View#

View class#

class View(camera, image)[source]#

A view is a constructed by a camera and an image acquired by the camera.

If the sensor size of the camera changes, the image must be updated to reflect the new sensor dimensions.

Warning

  • If multiple views share the same camera, a change on the camera’s parameters will affect all views using that camera.

  • If multiple views share the same image, a change on the image will affect all views using that image.

  • An error will be raised if the image shape does not match the camera sensor size or if the camera sensor size or image shape change after the view creation.

See also

  • Camera for camera model and parameters.

  • Image for image representation and processing.

Parameters:
  • camera (Camera) – The camera that will be used to view the image.

  • image (Image) – The image that is viewed by the camera.

Instantiate a View object#

To instantiate a View object, you need to provide the camera (as a Camera object`) and the image (as a numpy.ndarray object).
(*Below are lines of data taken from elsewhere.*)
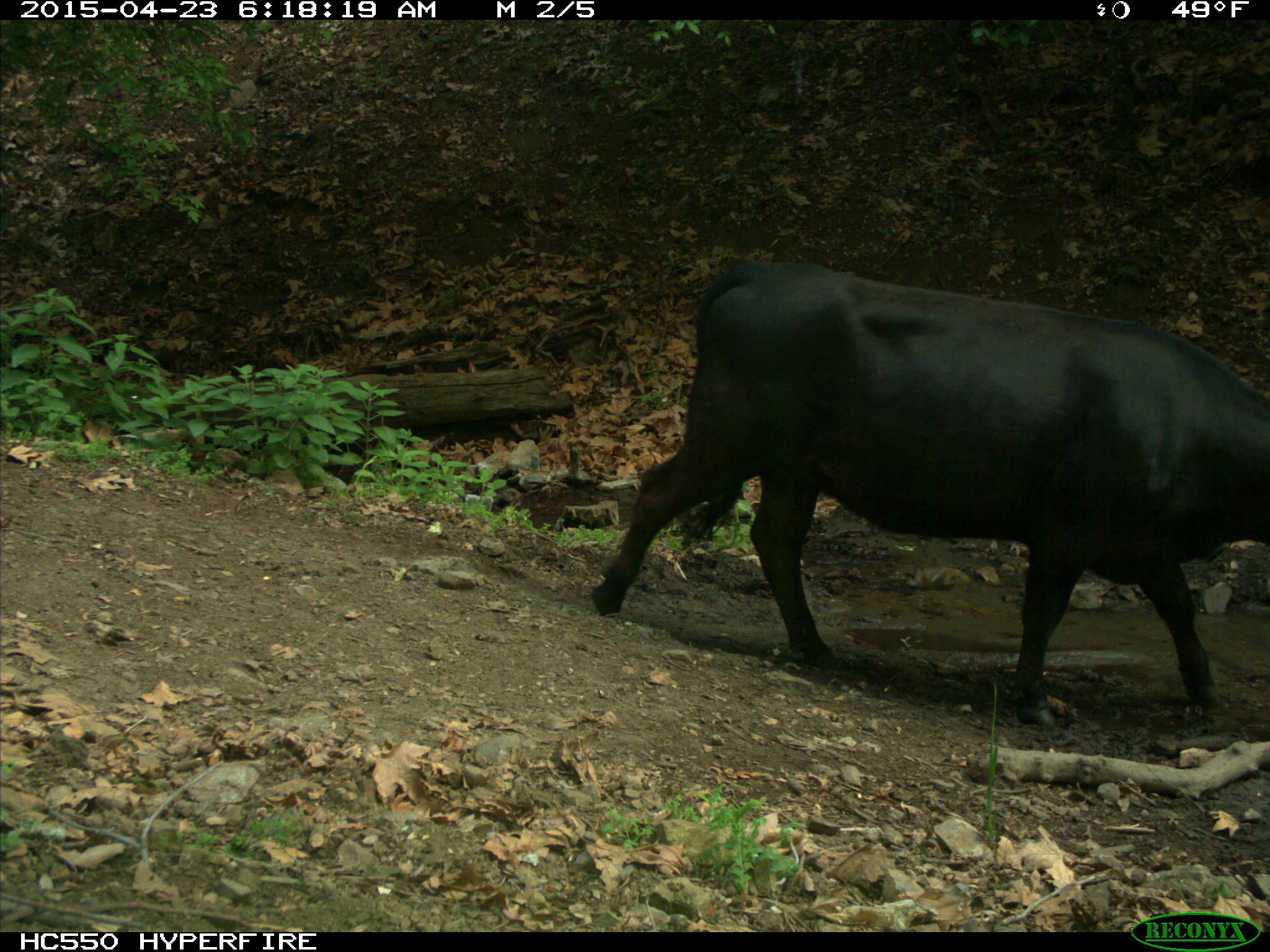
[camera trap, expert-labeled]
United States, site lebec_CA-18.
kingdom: Animalia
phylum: Chordata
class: Mammalia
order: Artiodactyla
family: Bovidae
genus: Bos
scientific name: Bos taurus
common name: domestic cow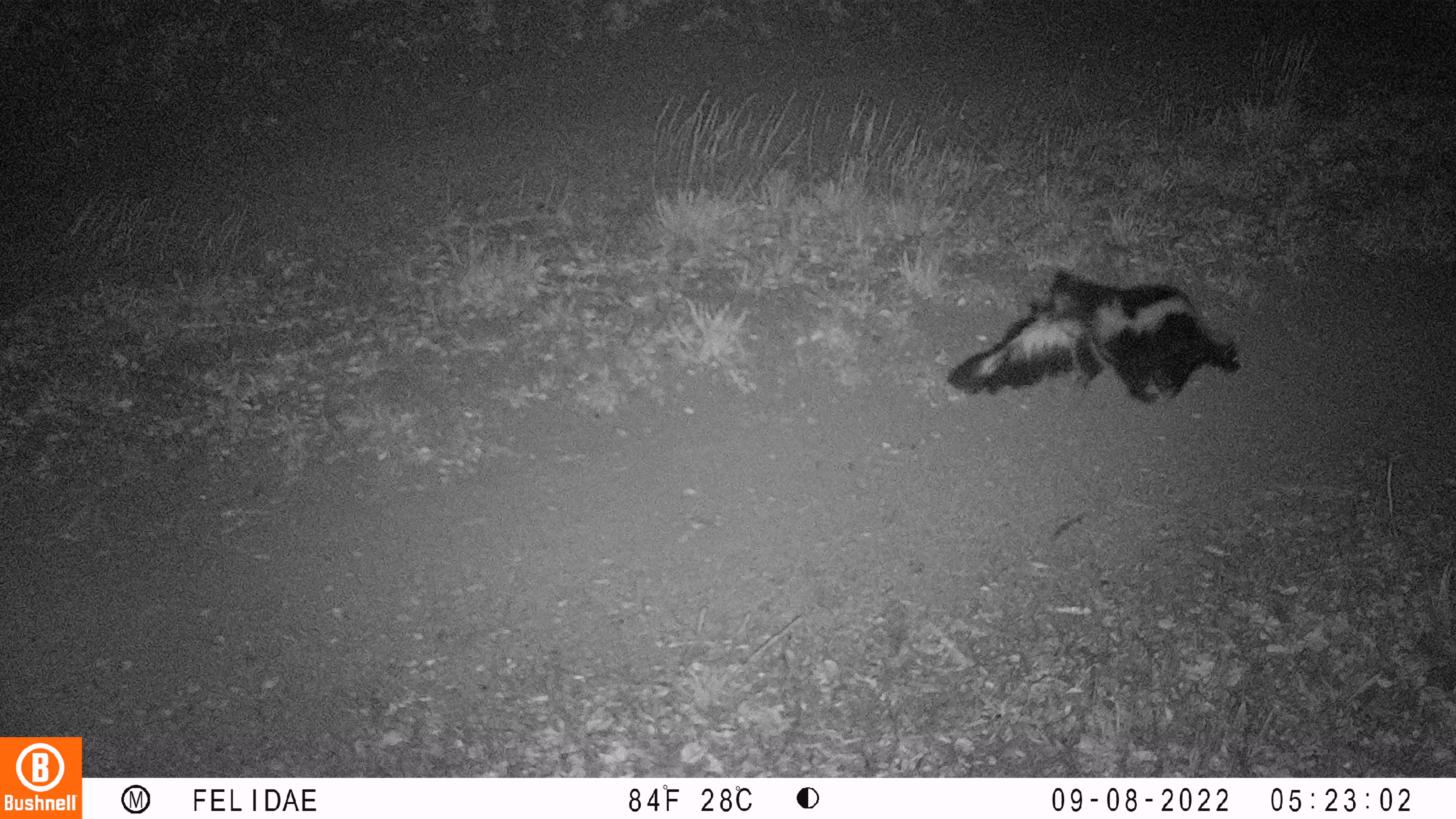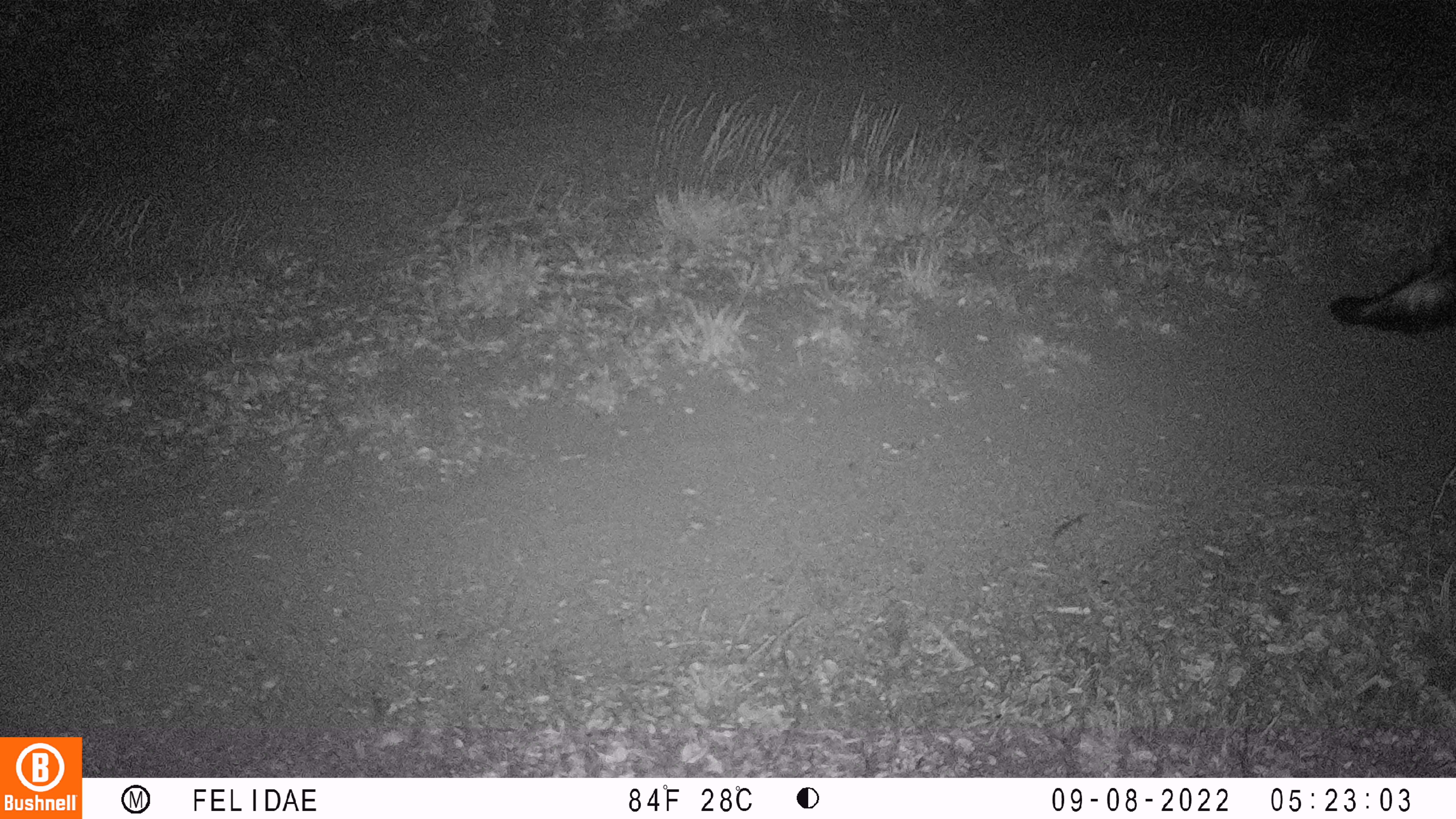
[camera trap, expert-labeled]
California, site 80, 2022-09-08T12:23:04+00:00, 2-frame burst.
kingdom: Animalia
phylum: Chordata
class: Mammalia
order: Carnivora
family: Mephitidae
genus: Mephitis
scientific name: Mephitis mephitis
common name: striped skunk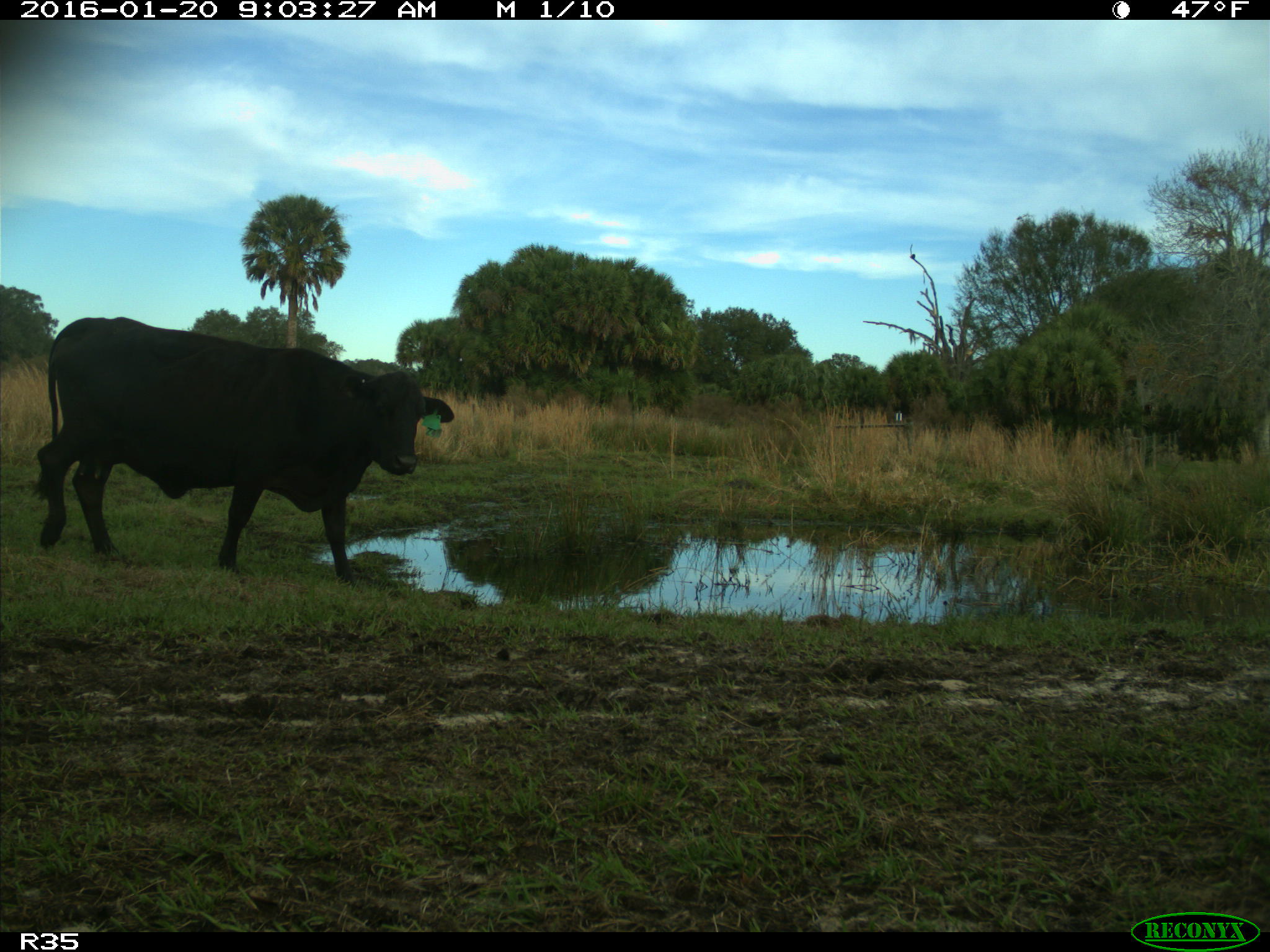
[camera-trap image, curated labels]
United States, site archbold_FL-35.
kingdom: Animalia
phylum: Chordata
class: Mammalia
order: Artiodactyla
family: Bovidae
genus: Bos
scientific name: Bos taurus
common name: domestic cow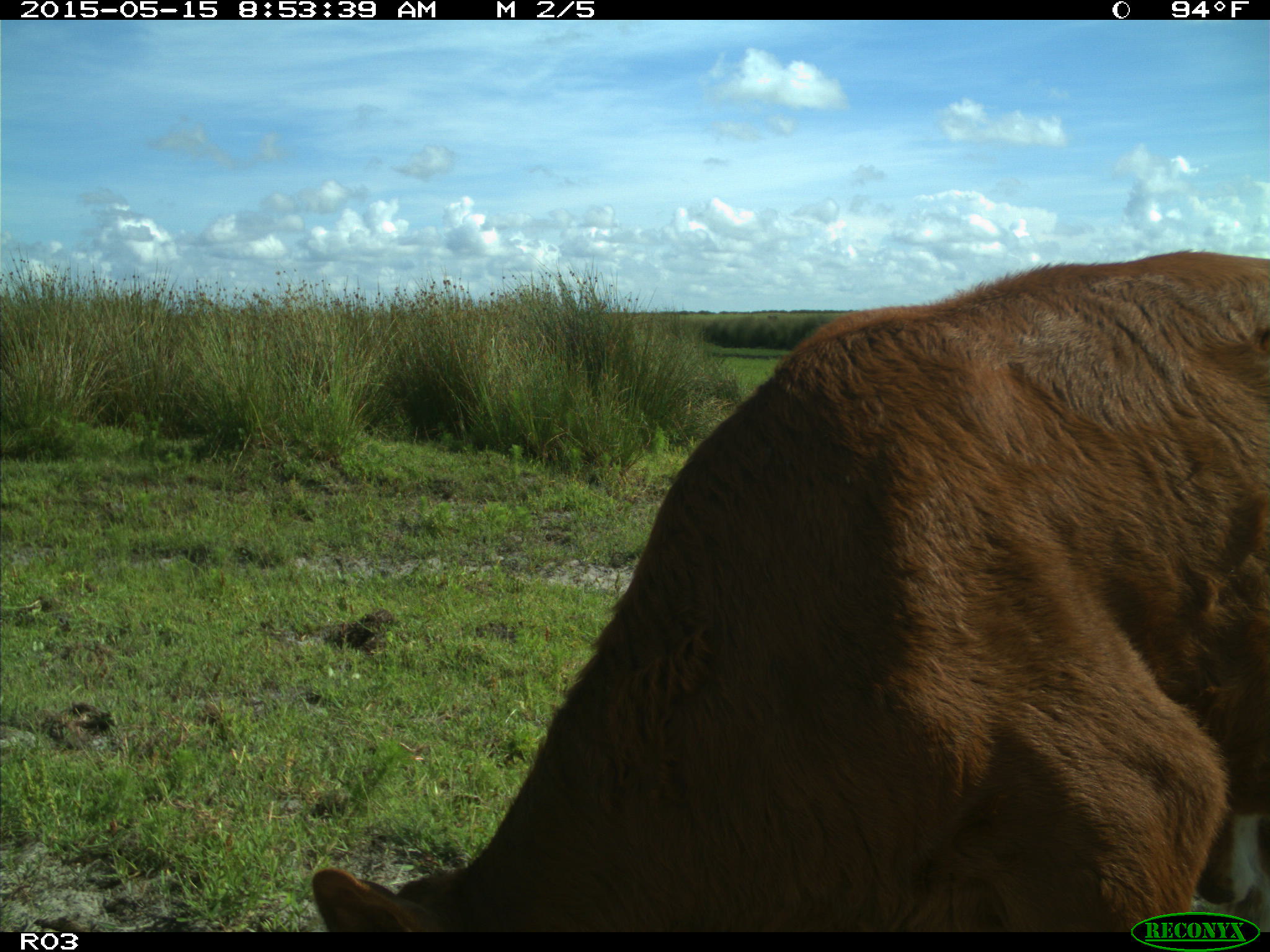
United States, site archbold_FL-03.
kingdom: Animalia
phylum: Chordata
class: Mammalia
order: Artiodactyla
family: Bovidae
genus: Bos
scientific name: Bos taurus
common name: domestic cow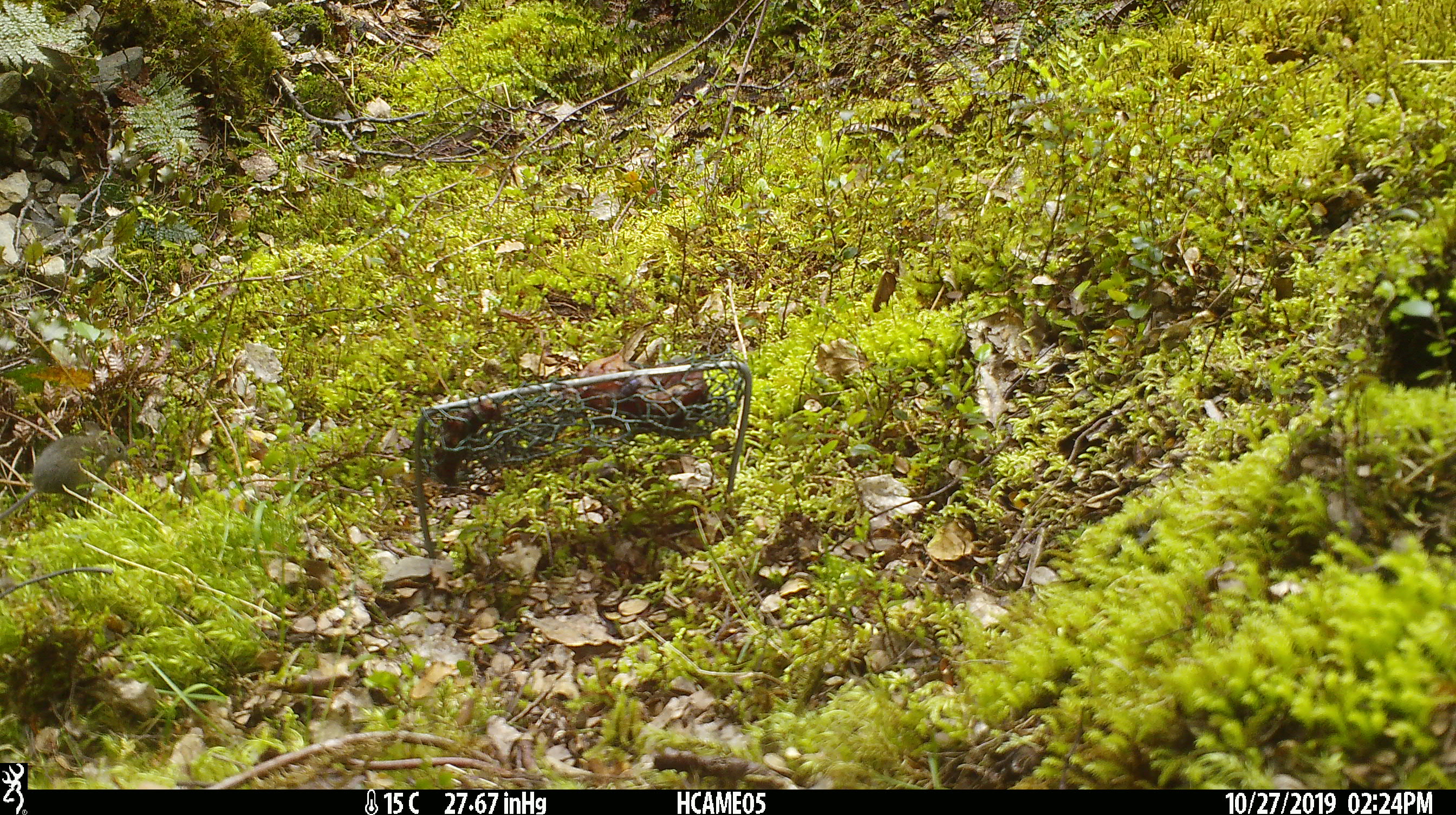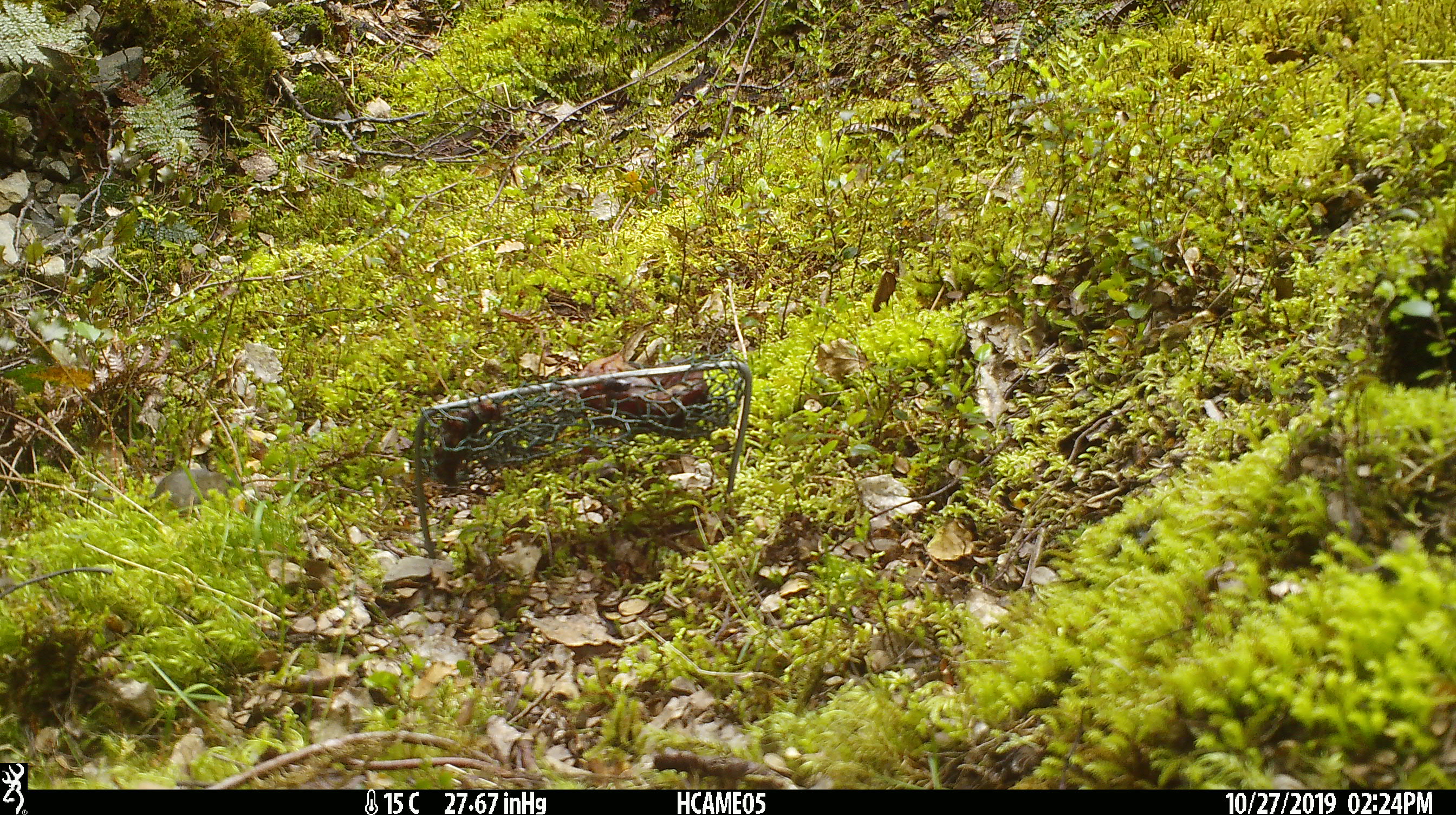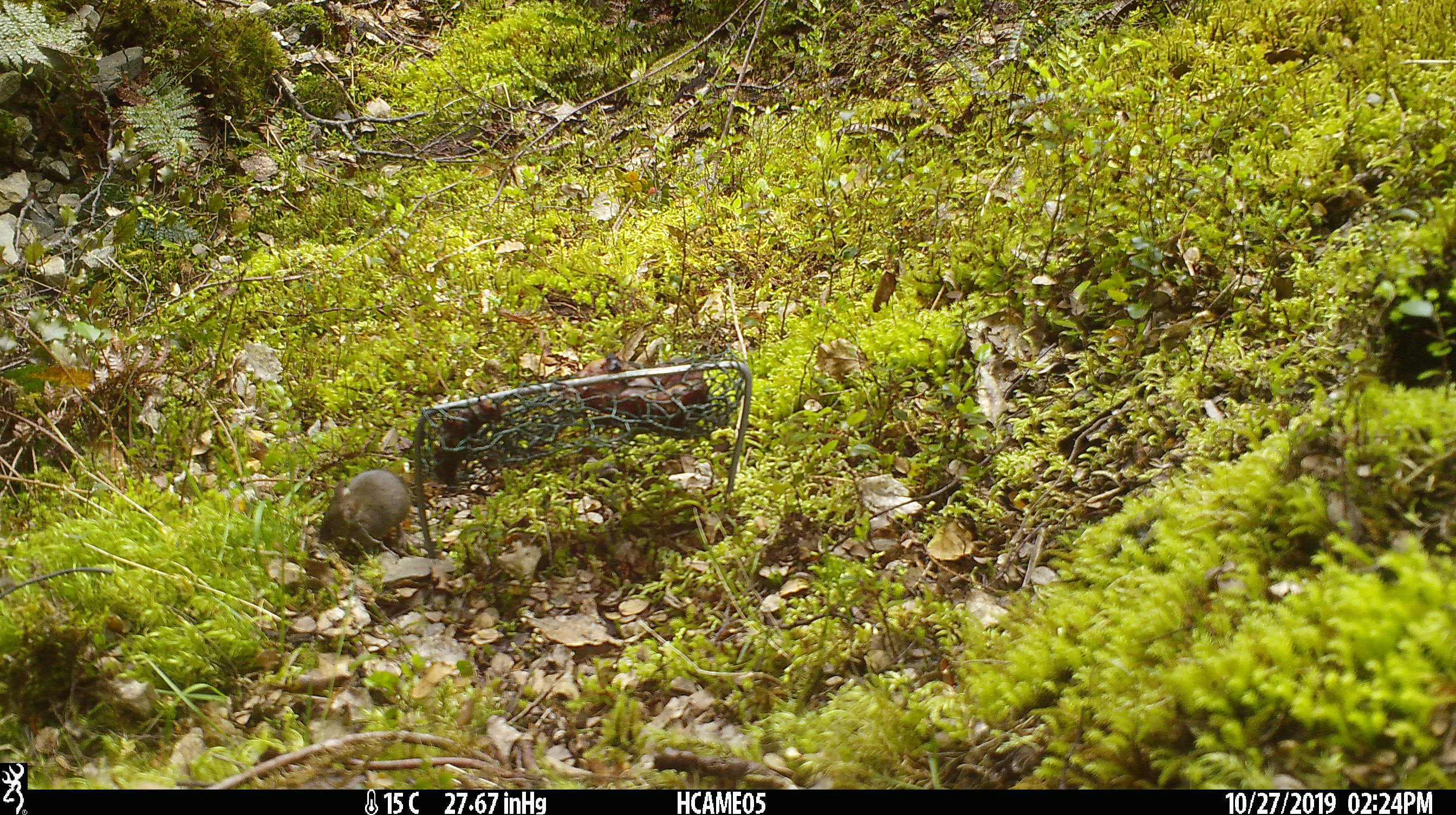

Lets consider a simple OpenCV pinhole camera model without distortion. The intrinsic parameters can be defined from the camera matrix, and the extrinsic parameters from the rotation and translation vectors.

from pycvcam import Cv2Extrinsic, Cv2Intrinsic, Cv2Distortion
from pysdic import Camera
import numpy

rotation_vector = numpy.array([0.1, 0.2, 0.3])
translation_vector = numpy.array([12.0, 34.0, 56.0])

extrinsic = Cv2Extrinsic.from_rt(rotation_vector, translation_vector)

intrinsic = Cv2Intrinsic.from_matrix(
    numpy.array([[1000, 0, 320],
                [0, 1000, 240],
                [0, 0, 1]])
)

camera = Camera(
    sensor_height=480,
    sensor_width=640,
    intrinsic=intrinsic,
    distortion=None,
    extrinsic=extrinsic,
)

The view can be instantiated with an image as follows:

import numpy
from pysdic import View, Image

image = Image.from_array(numpy.zeros((480, 640, 3), dtype=numpy.uint8))

view = View(
    camera=camera,
    image=image,
)

To load the extrinsic, intrinsic and distortion parameters from .json files, you can use the methods write_transform and read_transform from the package pycvcam (Artezaru/pycvcam).

Accessing View attributes#

You can access the view attributes such as camera and image.

View.camera

[Get or Set] The camera used by the view.

View.image

[Get or Set] The image viewed by the camera.

View.image_shape

[Get] The shape of the image.

View.camera_size

[Get] The size of the camera's sensor.

Manipulating View objects#

The view can be used to project 3D points into the 2D image plane.

View.project(world_points[, dx, dintrinsic, ...])

Project 3D world points to 2D pixel points using the camera's intrinsic, extrinsic, and distortion parameters.

View.project_points(world_points[, dx, ...])

Project 3D world points to 2D pixel points using the camera's intrinsic, extrinsic, and distortion parameters from a PointCloud instance.

View.image_project(world_points[, dx, ...])

Project 3D world points to gray level or image values using the camera's intrinsic, extrinsic, distortion parameters and image interpolation function.

View.image_project_points(world_points[, ...])

Project 3D world points to gray level using the camera's intrinsic, extrinsic, distortion parameters and image interpolation function from a PointCloud instance.

Visualize 2D Projections#

The View class provides a method to visualize the 2D projection of 3D points onto the image plane.

View.visualize_projected_point_cloud(point_cloud)

Visualize the projected 2D points of a pysdic.PointCloud on a 2D plot using matplotlib.

View.visualize_projected_mesh(mesh[, ...])

Visualize the projected 2D mesh of a pysdic.Mesh on a 2D plot using matplotlib.